Passage shown:

Table 1 Crystallographic parameters and Rietveld refined fitting parameters of LaCoO₃/x wt% Cu (x = 0%, 5%, 10%, 15%, and 20%) samples

The crystallite size \(\left(D\right)\) and strain \(\left(\epsilon \right)\) were calculated using Scherrer formula and Size-strain plot (SSP) method which are, respectively, represented by [11, 29]

$$D = \frac{k\lambda }{\beta cos\theta }$$

(1)

$${\left(\frac{d\beta cos\theta }{\lambda }\right)}^{2}= \frac{k}{D} \left(\frac{{d}^{2}\beta cos\theta }{\lambda }\right)+ {\left(2\epsilon \right)}^{2}$$

(2)

Challenge 1: According to the passage on crystallite size and strain, which two methods were used to calculate these quantities?

[Saved entries]
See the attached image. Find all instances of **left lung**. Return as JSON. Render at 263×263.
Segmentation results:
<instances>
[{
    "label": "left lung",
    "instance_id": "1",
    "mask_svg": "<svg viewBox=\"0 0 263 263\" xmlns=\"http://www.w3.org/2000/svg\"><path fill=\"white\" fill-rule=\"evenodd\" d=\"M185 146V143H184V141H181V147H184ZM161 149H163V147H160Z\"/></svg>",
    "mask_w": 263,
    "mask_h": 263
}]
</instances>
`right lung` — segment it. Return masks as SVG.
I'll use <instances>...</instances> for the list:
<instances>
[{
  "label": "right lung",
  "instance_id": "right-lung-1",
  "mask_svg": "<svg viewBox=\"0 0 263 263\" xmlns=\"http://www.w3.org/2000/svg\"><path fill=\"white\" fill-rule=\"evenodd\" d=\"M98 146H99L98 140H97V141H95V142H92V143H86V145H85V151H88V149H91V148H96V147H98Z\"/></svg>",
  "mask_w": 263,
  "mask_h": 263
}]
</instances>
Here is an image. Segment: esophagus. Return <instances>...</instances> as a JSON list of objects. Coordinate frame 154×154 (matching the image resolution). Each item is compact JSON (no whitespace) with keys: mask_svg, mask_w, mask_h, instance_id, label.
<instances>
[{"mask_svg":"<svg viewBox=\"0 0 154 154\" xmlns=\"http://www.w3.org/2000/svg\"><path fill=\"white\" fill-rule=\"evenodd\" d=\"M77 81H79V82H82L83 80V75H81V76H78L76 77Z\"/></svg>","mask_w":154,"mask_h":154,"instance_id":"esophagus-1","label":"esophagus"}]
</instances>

Challenge 2: Return verbatim the lines of the scan segmentation entries, starting with the line that contains "masks as SVG." and going on through the end of the entries.

Task output 1: The Scherrer formula and the size-strain plot (SSP) method.

Task output 2:
`right lung` — segment it. Return masks as SVG.
I'll use <instances>...</instances> for the list:
<instances>
[{
  "label": "right lung",
  "instance_id": "right-lung-1",
  "mask_svg": "<svg viewBox=\"0 0 263 263\" xmlns=\"http://www.w3.org/2000/svg\"><path fill=\"white\" fill-rule=\"evenodd\" d=\"M98 146H99L98 140H97V141H95V142H92V143H86V145H85V151H88V149H91V148H96V147H98Z\"/></svg>",
  "mask_w": 263,
  "mask_h": 263
}]
</instances>
Here is an image. Segment: esophagus. Return <instances>...</instances> as a JSON list of objects. Coordinate frame 154×154 (matching the image resolution). Each item is compact JSON (no whitespace) with keys: mask_svg, mask_w, mask_h, instance_id, label.
<instances>
[{"mask_svg":"<svg viewBox=\"0 0 154 154\" xmlns=\"http://www.w3.org/2000/svg\"><path fill=\"white\" fill-rule=\"evenodd\" d=\"M77 81H79V82H82L83 80V75H81V76H78L76 77Z\"/></svg>","mask_w":154,"mask_h":154,"instance_id":"esophagus-1","label":"esophagus"}]
</instances>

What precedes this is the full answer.